Editor's Note: This article appeared in The Eagle's October 2020 virtual print edition.
“King Tut.” That is the name her teammates chant before the start of the race. It comes from a chance encounter during her freshman year, when two teammates spotted her with her arms crossed and her curly hair up like a pharaoh’s headdress. However, unlike the late pharoah, Eleanor Felton is known for being a swimming machine.
Felton, an American University junior, has her name all across the record books.
Speed was the theme of her sophomore season. After Felton broke AU’s 100 meter butterfly record by 0.09 seconds, her coaches knew that the season would be special.
Assistant Coach Garland Bartlett said that even though the signs were there when the season first started, Felton only became more dominant as the year progressed.
“Really second semester is when she started to shine,” Bartlett said.“She just blew it out of the water at finals.”
Felton described herself as a sprinter. Originally from small-town Duanesburg, New York, she did everything from gymnastics, to dance to running. In sixth grade, a chance encounter at her local YMCA altered her athletic career forever.
“They were having an open house, and the swim coach asked my friend if she wanted to swim. My friend asked if I wanted to come try out,” Felton said.
As it turned out, swimming was a natural fit.
During her freshman year, Felton won the AU women’s swimming Rookie of the Year award and qualified for the Patriot League Academic Honor Roll. Felton was also named the 2019-2020 women’s swim and dive MVP by The Eagle’s sports staff.

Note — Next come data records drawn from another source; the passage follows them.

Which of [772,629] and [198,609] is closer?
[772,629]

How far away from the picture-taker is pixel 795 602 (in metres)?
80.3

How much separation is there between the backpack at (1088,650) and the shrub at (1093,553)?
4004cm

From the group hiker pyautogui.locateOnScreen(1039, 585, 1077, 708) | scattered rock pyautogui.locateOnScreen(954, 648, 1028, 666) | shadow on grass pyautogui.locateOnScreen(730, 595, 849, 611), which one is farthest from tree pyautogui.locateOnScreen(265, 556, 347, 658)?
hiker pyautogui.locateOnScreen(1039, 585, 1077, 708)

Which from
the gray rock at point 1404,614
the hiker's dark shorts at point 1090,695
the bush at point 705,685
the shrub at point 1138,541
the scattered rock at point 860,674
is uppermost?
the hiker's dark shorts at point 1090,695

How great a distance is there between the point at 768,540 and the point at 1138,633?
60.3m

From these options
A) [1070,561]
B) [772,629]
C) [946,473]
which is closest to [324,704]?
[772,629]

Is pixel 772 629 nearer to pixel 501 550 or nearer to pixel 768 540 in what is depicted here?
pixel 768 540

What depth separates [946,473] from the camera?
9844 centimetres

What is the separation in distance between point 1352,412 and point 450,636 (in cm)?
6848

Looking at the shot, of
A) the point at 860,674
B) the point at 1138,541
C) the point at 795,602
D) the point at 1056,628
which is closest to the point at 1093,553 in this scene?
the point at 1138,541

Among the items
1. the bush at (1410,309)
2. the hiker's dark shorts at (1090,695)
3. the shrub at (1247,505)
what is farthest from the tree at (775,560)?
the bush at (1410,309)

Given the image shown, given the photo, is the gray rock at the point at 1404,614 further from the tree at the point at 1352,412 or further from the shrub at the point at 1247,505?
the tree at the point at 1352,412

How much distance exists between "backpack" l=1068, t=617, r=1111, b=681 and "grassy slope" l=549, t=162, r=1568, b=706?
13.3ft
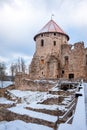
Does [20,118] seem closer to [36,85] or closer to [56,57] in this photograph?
[36,85]

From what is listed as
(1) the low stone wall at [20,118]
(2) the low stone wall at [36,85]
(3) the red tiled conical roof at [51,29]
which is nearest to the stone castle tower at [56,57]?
(3) the red tiled conical roof at [51,29]

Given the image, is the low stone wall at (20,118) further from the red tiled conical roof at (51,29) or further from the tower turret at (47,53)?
the red tiled conical roof at (51,29)

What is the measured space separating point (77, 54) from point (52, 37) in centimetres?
586

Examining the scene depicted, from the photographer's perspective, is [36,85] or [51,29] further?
[51,29]

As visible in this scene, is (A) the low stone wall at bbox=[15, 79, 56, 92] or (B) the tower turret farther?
(B) the tower turret

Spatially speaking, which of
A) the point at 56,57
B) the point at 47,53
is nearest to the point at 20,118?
the point at 56,57

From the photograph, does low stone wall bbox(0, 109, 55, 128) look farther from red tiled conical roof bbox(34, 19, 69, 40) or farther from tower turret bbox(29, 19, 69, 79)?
red tiled conical roof bbox(34, 19, 69, 40)

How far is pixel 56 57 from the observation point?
40250 millimetres

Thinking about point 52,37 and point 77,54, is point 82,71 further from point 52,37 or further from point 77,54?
point 52,37

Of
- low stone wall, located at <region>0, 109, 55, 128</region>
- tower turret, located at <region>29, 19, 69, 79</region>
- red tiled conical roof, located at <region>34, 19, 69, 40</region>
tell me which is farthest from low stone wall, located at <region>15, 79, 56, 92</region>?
low stone wall, located at <region>0, 109, 55, 128</region>

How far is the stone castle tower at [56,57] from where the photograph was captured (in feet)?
128

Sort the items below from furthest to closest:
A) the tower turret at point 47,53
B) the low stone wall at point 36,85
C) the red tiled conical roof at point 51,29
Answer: the red tiled conical roof at point 51,29, the tower turret at point 47,53, the low stone wall at point 36,85

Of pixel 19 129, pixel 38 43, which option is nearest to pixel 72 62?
pixel 38 43

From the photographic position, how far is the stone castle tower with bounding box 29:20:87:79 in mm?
38969
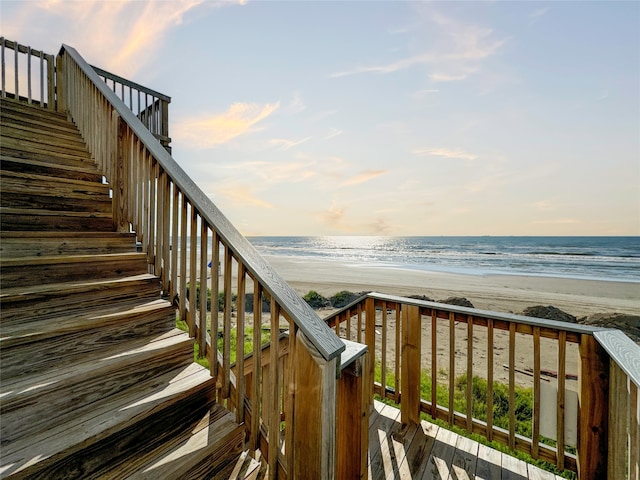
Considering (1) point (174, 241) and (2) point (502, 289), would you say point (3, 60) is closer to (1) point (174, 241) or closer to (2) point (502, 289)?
(1) point (174, 241)

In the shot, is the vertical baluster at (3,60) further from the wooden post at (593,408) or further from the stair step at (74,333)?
the wooden post at (593,408)

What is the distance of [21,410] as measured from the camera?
1.05 metres

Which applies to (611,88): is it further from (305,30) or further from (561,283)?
(561,283)

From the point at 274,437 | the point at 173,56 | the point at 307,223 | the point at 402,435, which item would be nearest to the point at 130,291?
the point at 274,437

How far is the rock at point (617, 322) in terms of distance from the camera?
6270mm

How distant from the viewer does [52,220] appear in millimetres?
2031

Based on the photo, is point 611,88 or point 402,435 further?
point 611,88

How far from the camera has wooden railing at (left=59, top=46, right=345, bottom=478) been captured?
92cm

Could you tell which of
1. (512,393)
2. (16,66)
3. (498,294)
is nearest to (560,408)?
(512,393)

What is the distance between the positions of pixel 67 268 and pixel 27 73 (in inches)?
173

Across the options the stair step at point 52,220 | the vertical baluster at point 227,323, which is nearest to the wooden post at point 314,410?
the vertical baluster at point 227,323

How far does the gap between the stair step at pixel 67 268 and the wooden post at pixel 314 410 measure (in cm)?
163

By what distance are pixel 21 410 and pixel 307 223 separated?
6033 centimetres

Felton’s peers say she is mercilicess when it comes to competition, unlike her personality outside of the pool.
“She’s like the quietest, easiest going person, but she swims like she’s a ruthless killer,” teammate Luke Bennett said.

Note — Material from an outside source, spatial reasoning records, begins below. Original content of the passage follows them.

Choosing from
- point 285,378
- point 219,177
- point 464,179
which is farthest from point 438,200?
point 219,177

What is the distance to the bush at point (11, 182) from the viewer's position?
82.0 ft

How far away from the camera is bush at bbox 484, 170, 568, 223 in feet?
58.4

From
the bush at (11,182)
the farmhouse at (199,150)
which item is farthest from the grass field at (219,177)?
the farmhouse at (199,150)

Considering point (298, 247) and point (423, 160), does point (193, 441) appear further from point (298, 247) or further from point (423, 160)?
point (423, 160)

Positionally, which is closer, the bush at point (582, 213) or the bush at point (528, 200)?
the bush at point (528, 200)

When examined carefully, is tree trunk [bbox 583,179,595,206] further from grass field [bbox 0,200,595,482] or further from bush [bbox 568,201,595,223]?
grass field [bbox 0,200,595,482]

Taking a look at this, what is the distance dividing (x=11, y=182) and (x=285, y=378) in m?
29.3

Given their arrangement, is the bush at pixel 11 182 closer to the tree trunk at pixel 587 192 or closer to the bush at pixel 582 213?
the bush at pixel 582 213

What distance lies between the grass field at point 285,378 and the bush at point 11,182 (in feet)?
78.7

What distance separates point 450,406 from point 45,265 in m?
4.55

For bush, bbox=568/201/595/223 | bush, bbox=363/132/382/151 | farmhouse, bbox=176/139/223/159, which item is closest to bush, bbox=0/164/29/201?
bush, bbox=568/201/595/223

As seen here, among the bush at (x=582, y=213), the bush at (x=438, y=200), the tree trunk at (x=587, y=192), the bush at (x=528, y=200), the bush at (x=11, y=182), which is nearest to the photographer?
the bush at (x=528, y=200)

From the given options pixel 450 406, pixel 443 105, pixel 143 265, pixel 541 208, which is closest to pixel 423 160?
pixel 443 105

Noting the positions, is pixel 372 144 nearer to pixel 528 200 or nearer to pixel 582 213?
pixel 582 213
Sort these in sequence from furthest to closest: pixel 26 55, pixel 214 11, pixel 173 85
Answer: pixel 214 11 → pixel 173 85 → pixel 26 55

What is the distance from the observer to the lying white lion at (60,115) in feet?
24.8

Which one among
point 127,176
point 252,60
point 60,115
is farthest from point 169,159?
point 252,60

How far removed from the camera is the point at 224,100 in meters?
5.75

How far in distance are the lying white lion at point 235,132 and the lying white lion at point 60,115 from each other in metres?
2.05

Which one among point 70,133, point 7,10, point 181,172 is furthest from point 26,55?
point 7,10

However, this description is rather misleading. When you meet Felton, the so-called “ruthless killer” is nowhere to be found.
Felton isn’t a killer. She’s a planner. She makes sure that her feet are set just right in the starting block and that she gets the right force for her breakout. Felton doesn’t have time to think about the record books before a race. It only slows her down.
Despite her accomplishments, Felton is modest and one of the nicest people you will ever meet, according to Bartlett.
“I love to talk about Eleanor,” Bartlett said. “Eleanor is such an incredible athlete, competitor and trainer, but she is the nicest human. Always looking after her teammates, always working hard and she is very selfless.”
Bartlett said Felton is a natural leader who played a pivot role in recruiting and integrating the freshmen. This is especially important in the age of the coronavirus pandemic, where Zoom calls are the only way to stay in touch with the entire team.
Felton is in D.C. this semester, living in the team’s house and trying to stay in competition condition. She hasn’t been able to get in the pool for months, and doesn’t know what the upcoming season will hold, if it happens.
“I don’t have any goals,” Felton said. “I’m just going to swim, do my best and see how it goes.”